Task requirements — Quote the HIV prevention text below word for word, from "Preventing HIV Infection" to "throughout the body.".

BEGIN Document text

Preventing HIV Infection & AIDS
NYU Langone doctors offer recommendations for preventing human immunodeficiency virus (HIV) infection, which causes the chronic, potentially life-threatening condition known as acquired immunodeficiency syndrome, or AIDS.
HIV weakens the immune system by attacking CD4 cells, a type of white blood cell that fights infection. HIV “tricks” the CD4 cells into carrying the virus, allowing it to multiply and spread throughout the body.
Over time, HIV can destroy enough CD4 cells that the body is no longer able to fight infections. When the CD4 blood count drops below a certain number, the infection becomes AIDS. It may take many years before HIV weakens the immune system to the point that a person develops AIDS.
HIV is a sexually transmitted disease that can also be spread via contact with infected blood, or from mother to child during pregnancy, childbirth, or breastfeeding. In the United States, HIV is spread mainly by having sex or sharing needles with someone who has the virus.
Anyone can become infected with HIV, but there are steps you can take to protect yourself and others from developing the virus:
- Talk to your partner about HIV testing and get tested before you have sex for the first time. If you are HIV positive, it is important to inform current and prior sex partners.
- Use a condom every time you have anal, vaginal, or oral sex. Anal sex puts you at the highest risk of contracting HIV infection, and though oral sex is less risky than anal or vaginal sex, it still allows for the transmission of HIV.
- Limit the number of sexual partners. If you have more than one, get tested for HIV regularly.
- Get tested and treated for other sexually transmitted infections. Having other infections increases your risk of becoming infected with HIV.
- Don’t share needles, syringes, or other drug-injection equipment with others.
- If you’re pregnant, get regular medical care, including HIV testing. A pregnant woman who has HIV can pass the infection to her baby. Receiving treatment for HIV infection during pregnancy lessens the baby’s risk of becoming infected by as much as two-thirds.
Additionally, the experts at NYU Langone have been actively engaged in the search for effective HIV vaccines that protect against the virus. Speak with your doctor to determine whether this approach might be appropriate for you.

END Document text
BEGIN Information given

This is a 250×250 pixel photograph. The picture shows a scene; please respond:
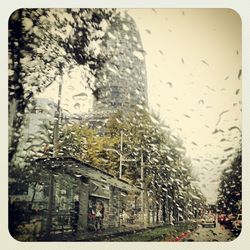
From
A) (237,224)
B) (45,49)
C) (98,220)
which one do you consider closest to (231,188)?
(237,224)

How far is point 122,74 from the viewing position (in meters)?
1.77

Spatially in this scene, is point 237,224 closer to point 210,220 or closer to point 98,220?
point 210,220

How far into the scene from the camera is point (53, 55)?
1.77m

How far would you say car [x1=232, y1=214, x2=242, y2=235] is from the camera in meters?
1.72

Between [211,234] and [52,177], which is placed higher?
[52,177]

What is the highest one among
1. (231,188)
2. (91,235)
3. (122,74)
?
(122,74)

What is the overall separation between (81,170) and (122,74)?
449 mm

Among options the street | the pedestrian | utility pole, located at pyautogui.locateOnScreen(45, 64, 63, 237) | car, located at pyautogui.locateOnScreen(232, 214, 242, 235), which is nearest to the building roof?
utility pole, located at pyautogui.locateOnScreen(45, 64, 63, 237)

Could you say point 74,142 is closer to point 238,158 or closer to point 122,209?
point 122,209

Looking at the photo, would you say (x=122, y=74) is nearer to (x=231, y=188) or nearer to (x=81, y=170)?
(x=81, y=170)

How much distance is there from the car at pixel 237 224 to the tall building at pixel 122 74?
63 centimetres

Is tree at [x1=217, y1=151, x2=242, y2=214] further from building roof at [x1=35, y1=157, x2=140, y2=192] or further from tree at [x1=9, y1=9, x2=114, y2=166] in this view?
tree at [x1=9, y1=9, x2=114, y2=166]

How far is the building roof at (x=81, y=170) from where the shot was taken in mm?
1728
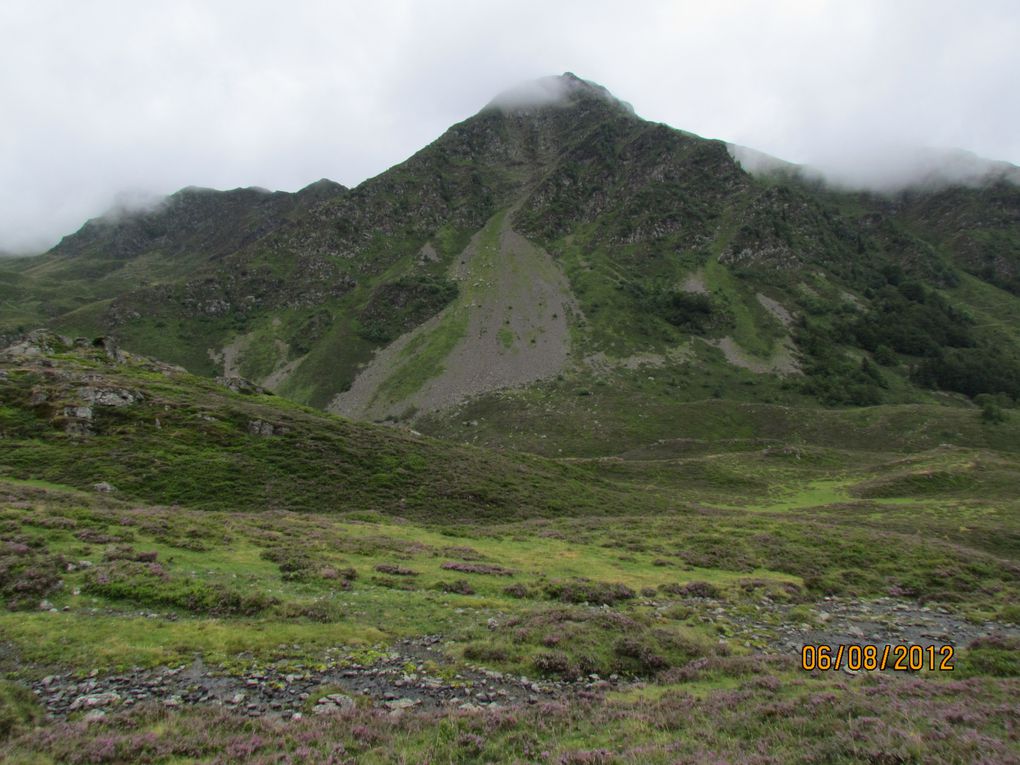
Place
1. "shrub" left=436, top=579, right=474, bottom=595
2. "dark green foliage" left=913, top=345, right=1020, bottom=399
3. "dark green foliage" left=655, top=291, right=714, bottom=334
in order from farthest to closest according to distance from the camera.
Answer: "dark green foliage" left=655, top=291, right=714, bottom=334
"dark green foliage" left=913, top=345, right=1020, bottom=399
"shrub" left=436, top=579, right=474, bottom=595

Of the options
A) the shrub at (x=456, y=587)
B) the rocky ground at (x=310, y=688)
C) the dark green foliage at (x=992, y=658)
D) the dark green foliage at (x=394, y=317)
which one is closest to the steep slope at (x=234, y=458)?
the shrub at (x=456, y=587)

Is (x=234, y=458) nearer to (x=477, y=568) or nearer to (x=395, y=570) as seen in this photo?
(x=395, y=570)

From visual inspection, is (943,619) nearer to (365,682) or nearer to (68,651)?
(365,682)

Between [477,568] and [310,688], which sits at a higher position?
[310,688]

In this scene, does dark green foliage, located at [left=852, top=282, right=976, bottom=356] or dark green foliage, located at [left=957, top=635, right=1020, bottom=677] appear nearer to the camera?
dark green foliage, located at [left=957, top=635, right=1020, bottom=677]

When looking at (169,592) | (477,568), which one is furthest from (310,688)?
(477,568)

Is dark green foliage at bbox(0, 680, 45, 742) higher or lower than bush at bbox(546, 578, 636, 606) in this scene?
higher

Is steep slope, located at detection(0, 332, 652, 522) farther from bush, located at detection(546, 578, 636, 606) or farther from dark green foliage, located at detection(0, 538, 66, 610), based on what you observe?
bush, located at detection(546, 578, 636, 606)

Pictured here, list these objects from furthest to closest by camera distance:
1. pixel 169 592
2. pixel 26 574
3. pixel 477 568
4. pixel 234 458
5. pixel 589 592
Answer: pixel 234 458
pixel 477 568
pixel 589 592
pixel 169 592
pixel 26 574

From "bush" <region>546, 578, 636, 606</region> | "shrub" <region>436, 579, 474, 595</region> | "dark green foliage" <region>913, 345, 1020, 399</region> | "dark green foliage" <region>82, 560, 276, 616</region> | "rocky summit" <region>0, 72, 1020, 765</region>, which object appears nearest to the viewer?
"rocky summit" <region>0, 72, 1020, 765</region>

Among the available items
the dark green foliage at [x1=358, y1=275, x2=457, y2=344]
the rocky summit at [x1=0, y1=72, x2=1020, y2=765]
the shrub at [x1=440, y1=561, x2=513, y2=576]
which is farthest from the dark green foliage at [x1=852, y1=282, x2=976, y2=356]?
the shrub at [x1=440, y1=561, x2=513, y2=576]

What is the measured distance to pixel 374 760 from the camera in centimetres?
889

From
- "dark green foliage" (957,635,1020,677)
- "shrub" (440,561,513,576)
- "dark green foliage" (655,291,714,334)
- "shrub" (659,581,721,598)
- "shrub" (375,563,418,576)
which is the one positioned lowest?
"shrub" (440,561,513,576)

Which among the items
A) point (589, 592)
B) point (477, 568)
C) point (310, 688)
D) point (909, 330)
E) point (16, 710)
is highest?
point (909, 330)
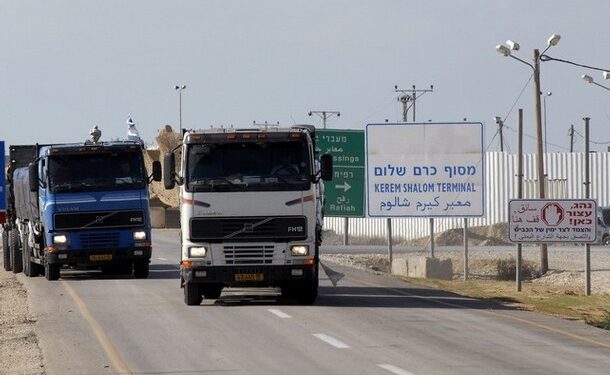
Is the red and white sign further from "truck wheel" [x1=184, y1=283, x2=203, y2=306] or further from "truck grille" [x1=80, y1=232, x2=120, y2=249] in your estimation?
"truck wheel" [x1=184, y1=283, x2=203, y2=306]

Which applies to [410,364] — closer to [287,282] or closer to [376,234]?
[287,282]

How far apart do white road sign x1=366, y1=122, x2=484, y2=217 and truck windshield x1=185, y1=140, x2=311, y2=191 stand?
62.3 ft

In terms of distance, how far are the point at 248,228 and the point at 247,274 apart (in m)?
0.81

END Information given

Written answer —
Preventing HIV Infection & AIDS
NYU Langone doctors offer recommendations for preventing human immunodeficiency virus (HIV) infection, which causes the chronic, potentially life-threatening condition known as acquired immunodeficiency syndrome, or AIDS.
HIV weakens the immune system by attacking CD4 cells, a type of white blood cell that fights infection. HIV “tricks” the CD4 cells into carrying the virus, allowing it to multiply and spread throughout the body.